» Task goal: Scan the entries for lines with the word "让有限的生命体现无限的价值" and copy those lines.

» Record extracts:
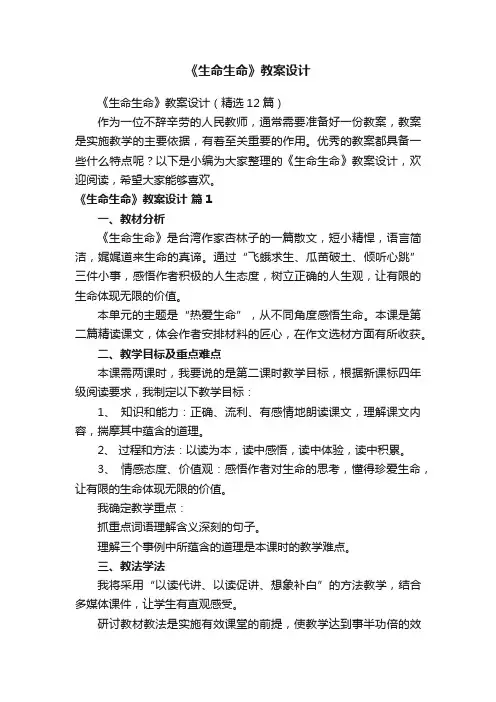 《生命生命》教案设计

《生命生命》教案设计（精选12篇）

作为一位不辞辛劳的人民教师，通常需要准备好一份教案，教案是实施教学的主要依据，有着至关重要的作用。优秀的教案都具备一些什么特点呢？以下是小编为大家整理的《生命生命》教案设计，欢迎阅读，希望大家能够喜欢。

《生命生命》教案设计 篇1

一、教材分析

《生命生命》是台湾作家杏林子的一篇散文，短小精悍，语言简洁，娓娓道来生命的真谛。通过“飞蛾求生、瓜苗破土、倾听心跳”三件小事，感悟作者积极的人生态度，树立正确的人生观，让有限的生命体现无限的价值。

本单元的主题是“热爱生命”，从不同角度感悟生命。本课是第二篇精读课文，体会作者安排材料的匠心，在作文选材方面有所收获。

二、教学目标及重点难点

本课需两课时，我要说的是第二课时教学目标，根据新课标四年级阅读要求，我制定以下教学目标：

1、 知识和能力：正确、流利、有感情地朗读课文，理解课文内容，揣摩其中蕴含的道理。

2、 过程和方法：以读为本，读中感悟，读中体验，读中积累。

3、 情感态度、价值观：感悟作者对生命的思考，懂得珍爱生命，让有限的生命体现无限的价值。

我确定教学重点：

抓重点词语理解含义深刻的句子。

理解三个事例中所蕴含的道理是本课时的教学难点。

三、教法学法

我将采用“以读代讲、以读促讲、想象补白”的方法教学，结合多媒体课件，让学生有直观感受。

研讨教材教法是实施有效课堂的前提，使教学达到事半功倍的效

» Problem solution:
《生命生命》是台湾作家杏林子的一篇散文，短小精悍，语言简洁，娓娓道来生命的真谛。通过“飞蛾求生、瓜苗破土、倾听心跳”三件小事，感悟作者积极的人生态度，树立正确的人生观，让有限的生命体现无限的价值。
3、 情感态度、价值观：感悟作者对生命的思考，懂得珍爱生命，让有限的生命体现无限的价值。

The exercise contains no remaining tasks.